We now turn to the calculation of \(P_{\tau |Y_{0}}\), the probability of observing an FP of duration τ, conditioned on the starting value \(Y_{0}\). We are interested in the conditional probability of the event \(\{\tau = i\Delta t\}\), where i is an integer. This event is equivalent to the intersection of the events \(E_{1} \equiv \{\Delta Y _{1}^{\mathrm{diff}} > \theta ^{*}\}, E_{2} \equiv \{\Delta Y_{2}^{\mathrm{diff}} > \theta ^{*}\},\ldots\) and \(E_{i+1}' \equiv \{\Delta Y_{i+1}^{\mathrm{diff}}\le \theta ^{*}\}\). In other words, we obtain an FP of duration \(i \Delta t\) when the first i increments are above threshold, but the \((i+1)\)th increment is below threshold.

◆ GIVEN INFORMATION:
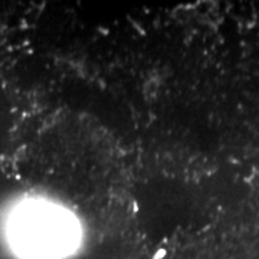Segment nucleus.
<instances>
[{
  "instance_id": "obj_1",
  "label": "nucleus",
  "mask_w": 259,
  "mask_h": 259,
  "mask_svg": "<svg viewBox=\"0 0 259 259\" xmlns=\"http://www.w3.org/2000/svg\"><path fill=\"white\" fill-rule=\"evenodd\" d=\"M13 239L26 256L52 259L65 255L76 243L78 226L61 209L32 206L16 216Z\"/></svg>"
}]
</instances>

◆ WHAT IS ASKED: Please reproduce the passage on the probability of an FP duration word for word, from "We now turn" to "is below threshold.". The records were drawn from a separate source.

◆ RESPONSE FOR THIS EXERCISE:
We now turn to the calculation of \(P_{\tau |Y_{0}}\), the probability of observing an FP of duration τ, conditioned on the starting value \(Y_{0}\). We are interested in the conditional probability of the event \(\{\tau = i\Delta t\}\), where i is an integer. This event is equivalent to the intersection of the events \(E_{1} \equiv \{\Delta Y _{1}^{\mathrm{diff}} > \theta ^{*}\}, E_{2} \equiv \{\Delta Y_{2}^{\mathrm{diff}} > \theta ^{*}\},\ldots\) and \(E_{i+1}' \equiv \{\Delta Y_{i+1}^{\mathrm{diff}}\le \theta ^{*}\}\). In other words, we obtain an FP of duration \(i \Delta t\) when the first i increments are above threshold, but the \((i+1)\)th increment is below threshold.